ARTICLE ::

As it happens I would have voted for May’s deal and I was angry with the ERG for rejecting it – not because it wasn’t a poor deal but because I didn’t think there was an alternative on offer and I preferred a (IMHO) poor deal to Remain. But the point is that against prediction the EU did negotiate a new deal and so now it is the Remain Parliament stopping the deal. This deal is no worse (from the Remain perspective) than what was ‘warned’ about in the Remain in the Referendum.
Finally above someone asked what the EU should reasonable have done in the negotiation when we (the UK) voted to leave the ‘Club’. Well first it isn’t a club if it is virtually impossible to leave on reasonable terms – more like a protection racket. What they should have done is accept that the UK will leave and then negotiate a FTA to the mutual benefit of all the citizens in the EU27 and UK. The fundamental point is that the Commission (and all EU enthusiasts – Mandelssohn Clegg, Clarke, Heseltine etc etc) don’t primarily see the EU as a trading block they see it is a political project of gradual unification. The trading arrangements are subordinate to the political ones which is why the negotiation has been so difficult. That has been the fracture in the UK discourse about the EU from the beginning.

(Data excerpted from a collection)

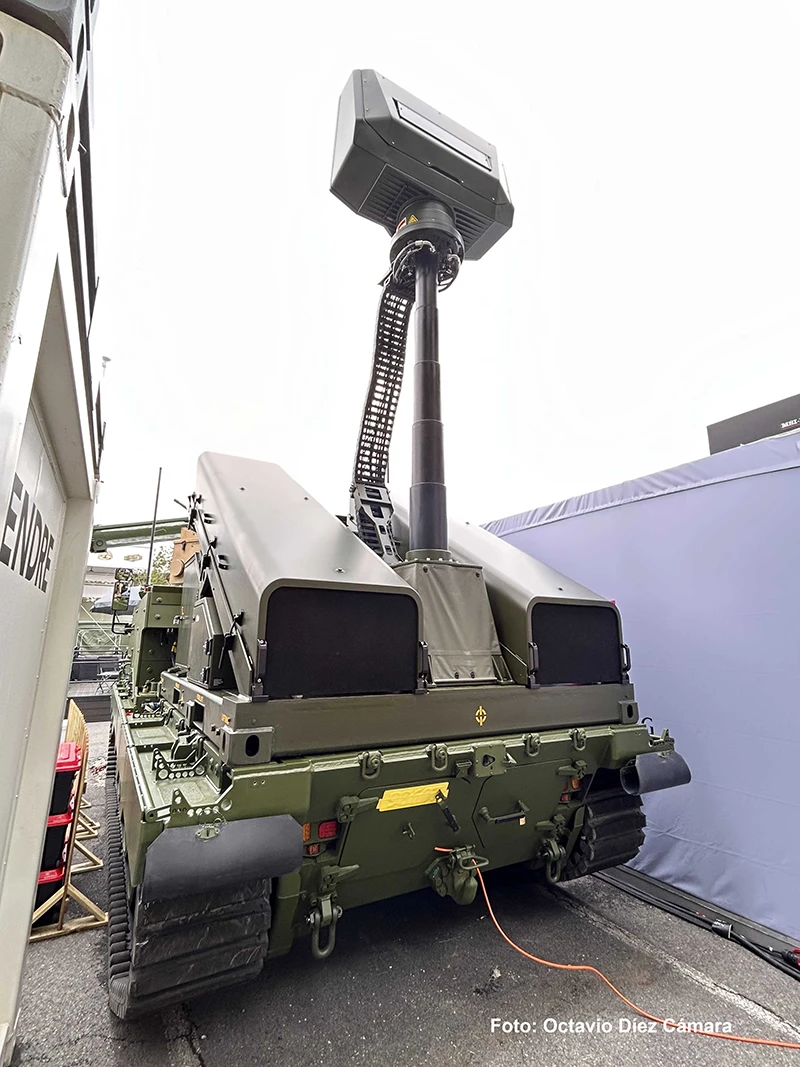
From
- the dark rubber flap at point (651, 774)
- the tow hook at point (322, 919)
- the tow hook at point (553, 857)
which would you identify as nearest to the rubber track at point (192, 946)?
the tow hook at point (322, 919)

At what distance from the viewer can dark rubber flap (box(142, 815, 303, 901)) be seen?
69.1 inches

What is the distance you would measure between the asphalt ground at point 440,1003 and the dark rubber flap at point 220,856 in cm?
95

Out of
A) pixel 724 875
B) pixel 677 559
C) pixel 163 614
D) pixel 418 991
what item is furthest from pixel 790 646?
pixel 163 614

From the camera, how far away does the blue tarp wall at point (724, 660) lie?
329 centimetres

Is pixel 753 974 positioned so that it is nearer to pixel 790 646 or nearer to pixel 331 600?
pixel 790 646

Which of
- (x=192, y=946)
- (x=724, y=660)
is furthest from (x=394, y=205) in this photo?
(x=192, y=946)

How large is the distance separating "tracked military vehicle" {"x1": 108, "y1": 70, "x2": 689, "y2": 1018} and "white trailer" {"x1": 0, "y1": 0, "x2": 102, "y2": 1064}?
41 cm

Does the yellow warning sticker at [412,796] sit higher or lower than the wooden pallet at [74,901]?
higher

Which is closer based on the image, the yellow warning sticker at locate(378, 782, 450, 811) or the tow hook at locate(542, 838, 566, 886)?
the yellow warning sticker at locate(378, 782, 450, 811)

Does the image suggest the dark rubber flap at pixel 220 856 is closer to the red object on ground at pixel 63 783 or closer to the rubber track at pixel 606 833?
the red object on ground at pixel 63 783

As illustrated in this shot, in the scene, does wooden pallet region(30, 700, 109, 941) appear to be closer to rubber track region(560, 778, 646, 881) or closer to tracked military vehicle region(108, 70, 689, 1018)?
tracked military vehicle region(108, 70, 689, 1018)

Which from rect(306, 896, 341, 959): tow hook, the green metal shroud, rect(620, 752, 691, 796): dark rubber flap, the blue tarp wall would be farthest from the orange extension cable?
the blue tarp wall

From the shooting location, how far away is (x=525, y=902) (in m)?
3.59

WHAT YOU WILL DO ::
Reproduce word for word everything from "Finally above someone" down to "from the beginning." in the passage on Brexit above.

RESPONSE ::
Finally above someone asked what the EU should reasonable have done in the negotiation when we (the UK) voted to leave the ‘Club’. Well first it isn’t a club if it is virtually impossible to leave on reasonable terms – more like a protection racket. What they should have done is accept that the UK will leave and then negotiate a FTA to the mutual benefit of all the citizens in the EU27 and UK. The fundamental point is that the Commission (and all EU enthusiasts – Mandelssohn Clegg, Clarke, Heseltine etc etc) don’t primarily see the EU as a trading block they see it is a political project of gradual unification. The trading arrangements are subordinate to the political ones which is why the negotiation has been so difficult. That has been the fracture in the UK discourse about the EU from the beginning.